▸ **TASK INSTRUCTIONS**
Copy out the case study on the Oklahoma City audit department's use of ACL technology word for word, in full.

▸ **READING PASSAGE**
-- Opening Marker --

“As a city audit department, we need performance measurement tools that go beyond the bottom line. ACL gives us the ability to assess a huge amount of data and boil it down to meaningful information. The more we use ACL, the more valuable ways we find to apply it in all our audit projects.”
Jim Williamson, Assistant City Auditor, City of Oklahoma City
Oklahoma City auditors provide ongoing, independent assessments of municipal revenue streams and conduct a wide variety of data reviews for departments across this state capital. The audit team relies on ACL Audit Analytic technology in nearly every project it undertakes, to transform massive amounts of data into information that can be used to measure and monitor municipal performance and operational efficiency. In one project, the audit team produced an award-winning report that uncovered £27.7 million in lost municipal revenues and led to changes in the way all cities within the state collect sales tax payouts. Use of ACL technology enables the Oklahoma City Audit department to strengthen the municipal government’s credibility and accountability, maximise revenues, and assess citywide operations to find opportunities for performance improvements.
With a population of more than 500,000, Oklahoma City is a sprawling state capital encompassing more than 600 square miles. Municipal authorities work with an operating budget of £289.5 million and a general fund budget of almost £184.8 million. City Auditor Susan McNitt leads the eight-person Oklahoma City Audit department team.
Oklahoma City’s audit team must sift through vast quantities of data drawn from citywide agencies to evaluate and assess operational performance. Most municipal departments do not have the processes or technology to effectively track their own performance, much less to compare and benchmark it against other city, state, or national performance indicators. In many instances, such performance indicators simply do not exist.
The Audit department needs a reliable way to create, monitor, and report on performance measures, to track operational timelines and outcomes, and to identify opportunities for improvements ranging from workflow optimisation to staffing allocations.
Since 1993, Oklahoma City auditors have applied ACL technology in creative ways to support their audit mandate.

-- Closing Marker --

▸ **SOURCE DATA**
-- Opening Marker --

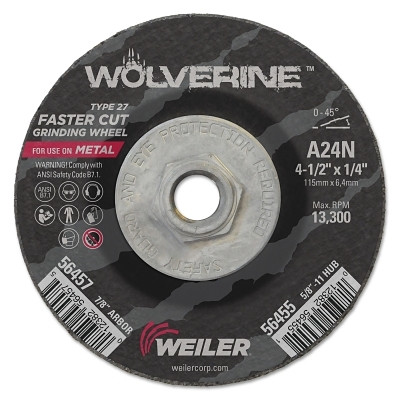 Weiler 56455 Wolverine Grinding Wheel, 4-1/2 in dia x 5/8 in-11 UNC Arbor x 1/4 in Thick, AO, 24N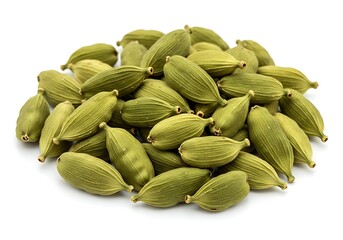Pile of green cardamom pods on white surface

-- Closing Marker --

▸ **EXPECTED ANSWER**
“As a city audit department, we need performance measurement tools that go beyond the bottom line. ACL gives us the ability to assess a huge amount of data and boil it down to meaningful information. The more we use ACL, the more valuable ways we find to apply it in all our audit projects.”
Jim Williamson, Assistant City Auditor, City of Oklahoma City
Oklahoma City auditors provide ongoing, independent assessments of municipal revenue streams and conduct a wide variety of data reviews for departments across this state capital. The audit team relies on ACL Audit Analytic technology in nearly every project it undertakes, to transform massive amounts of data into information that can be used to measure and monitor municipal performance and operational efficiency. In one project, the audit team produced an award-winning report that uncovered £27.7 million in lost municipal revenues and led to changes in the way all cities within the state collect sales tax payouts. Use of ACL technology enables the Oklahoma City Audit department to strengthen the municipal government’s credibility and accountability, maximise revenues, and assess citywide operations to find opportunities for performance improvements.
With a population of more than 500,000, Oklahoma City is a sprawling state capital encompassing more than 600 square miles. Municipal authorities work with an operating budget of £289.5 million and a general fund budget of almost £184.8 million. City Auditor Susan McNitt leads the eight-person Oklahoma City Audit department team.
Oklahoma City’s audit team must sift through vast quantities of data drawn from citywide agencies to evaluate and assess operational performance. Most municipal departments do not have the processes or technology to effectively track their own performance, much less to compare and benchmark it against other city, state, or national performance indicators. In many instances, such performance indicators simply do not exist.
The Audit department needs a reliable way to create, monitor, and report on performance measures, to track operational timelines and outcomes, and to identify opportunities for improvements ranging from workflow optimisation to staffing allocations.
Since 1993, Oklahoma City auditors have applied ACL technology in creative ways to support their audit mandate.